En prenant Marie chez soi, le candidat au sacerdoce accueille le Corps du Christ qu’elle porte encore, non plus dans ses entrailles, mais dans son cœur. Le séminariste épouse avec Marie l’Eglise dont elle le membre le plus éminent. Il épouse ce que l’Eglise dit par son Magistère. Il fait sienne la compassion pour tous ceux qui sont loin, sa sollicitude maternelle pour les petits et les pêcheurs. Il s’inscrit dans la mission universelle de salut dont l’Eglise est le sacrement (LG). Ce qui est extérieur à l’Eglise (périphérique) lui est en réalité intérieur et antérieur. L’Eglise existe pour ceux qui n’y sont pas encore.
Le temps de la formation au séminaire doit permettre à chacun de se familiariser avec la vie de l’Eglise, dans toutes ses composantes, dans tous ses dynamismes, de prier avec elle, de fréquenter celles et ceux qui (à travers son histoire), ont été les grandes voix de l’Eglise par leur sagesse, leur sainteté, leurs intuitions, dans la fidélité à sa Tradition vivante.
Devenir prêtre, c’est apprendre à aimer l’Eglise, à souffrir avec elle (et parfois à cause d’elle), à penser, à agir avec elle, pour qu’elle devienne notre famille et notre patrie.

**CONSIGNES:**
(a) D'après l'extrait sur la formation au sacerdoce, pour qui l'Église existe-t-elle ?
(b) Résumez en deux phrases l'extrait sur la formation au sacerdoce.
(c) Poursuivez l'extrait sur la formation au sacerdoce après sa dernière phrase.
Les données ne servent à rien ici.

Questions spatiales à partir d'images
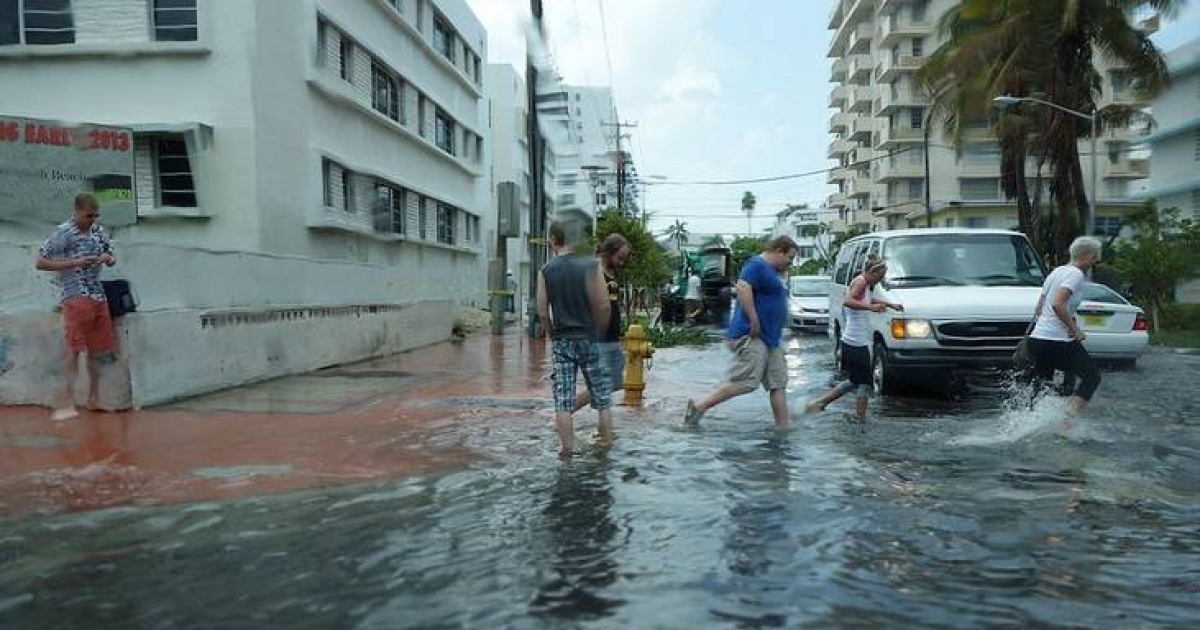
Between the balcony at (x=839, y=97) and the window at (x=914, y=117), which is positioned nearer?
the window at (x=914, y=117)

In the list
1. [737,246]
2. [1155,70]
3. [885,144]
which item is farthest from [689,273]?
[737,246]

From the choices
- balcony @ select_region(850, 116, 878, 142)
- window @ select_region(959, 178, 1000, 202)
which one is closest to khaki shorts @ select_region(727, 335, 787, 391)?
window @ select_region(959, 178, 1000, 202)

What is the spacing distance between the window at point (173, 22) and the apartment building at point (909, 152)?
4330 cm

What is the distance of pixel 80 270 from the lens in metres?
7.73

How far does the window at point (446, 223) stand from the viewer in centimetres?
2778

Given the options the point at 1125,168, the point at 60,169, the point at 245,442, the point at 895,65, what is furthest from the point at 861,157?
the point at 245,442

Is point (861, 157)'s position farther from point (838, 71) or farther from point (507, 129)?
point (507, 129)

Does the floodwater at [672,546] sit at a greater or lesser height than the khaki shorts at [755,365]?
lesser

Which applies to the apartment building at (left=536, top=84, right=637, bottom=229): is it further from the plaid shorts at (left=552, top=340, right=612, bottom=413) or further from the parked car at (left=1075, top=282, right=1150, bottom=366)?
the plaid shorts at (left=552, top=340, right=612, bottom=413)

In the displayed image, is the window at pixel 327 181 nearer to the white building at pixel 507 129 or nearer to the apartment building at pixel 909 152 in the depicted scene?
the white building at pixel 507 129

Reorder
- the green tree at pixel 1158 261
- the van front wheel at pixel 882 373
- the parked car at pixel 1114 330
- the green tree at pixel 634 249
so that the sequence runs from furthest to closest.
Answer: the green tree at pixel 634 249, the green tree at pixel 1158 261, the parked car at pixel 1114 330, the van front wheel at pixel 882 373

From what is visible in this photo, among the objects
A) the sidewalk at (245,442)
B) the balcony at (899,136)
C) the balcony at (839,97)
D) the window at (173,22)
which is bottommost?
the sidewalk at (245,442)

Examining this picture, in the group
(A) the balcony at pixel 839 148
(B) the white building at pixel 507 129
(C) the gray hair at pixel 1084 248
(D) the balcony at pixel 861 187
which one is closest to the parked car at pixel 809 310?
(C) the gray hair at pixel 1084 248

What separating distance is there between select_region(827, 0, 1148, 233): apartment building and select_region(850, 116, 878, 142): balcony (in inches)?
3.0
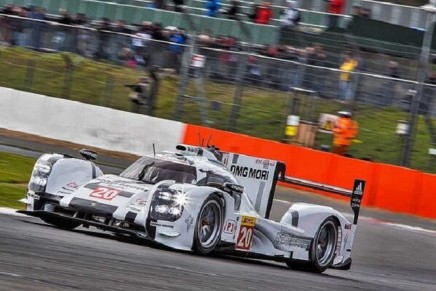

**RÉPONSES:**
(a) Pour ceux qui n'y sont pas encore.

(b) En prenant Marie chez lui, le séminariste épouse l'Église, ce qu'elle dit par son Magistère et sa mission universelle de salut, car l'Église existe pour ceux qui n'y sont pas encore. Le temps du séminaire doit le familiariser avec la vie de l'Église et ses grandes voix, puisque devenir prêtre, c'est apprendre à aimer l'Église, à souffrir, à penser et à agir avec elle.

(c)
La Vierge Marie parle du Christ et de l’Eglise, mais aussi de la sainteté.
La sainteté de Dieu se reflète en elle dans le miroir de sa virginité. Elle exerce une maternité par le choix de la chasteté. Aussi en se plaçant sous la protection maternelle de Notre Dame, le prêtre comprend qu’en assumant le choix du célibat, il exerce une paternité : être tout à tous en appartenant qu’à un seul, le Christ.
Marie est le choix de Dieu et en réponse, Marie fait le choix de Dieu. Telle est l’expression parfaite de la sainteté : c’est en se recevant totalement du Père des Cieux, qu’elle se donne entièrement à ses frères et sœurs sur terre.
Dieu lui offre en partage sa sainteté. Il lui offre son Fils, le seul « saint » en qui s’accomplit sa sainteté même de Dieu, et Marie l’offre au monde.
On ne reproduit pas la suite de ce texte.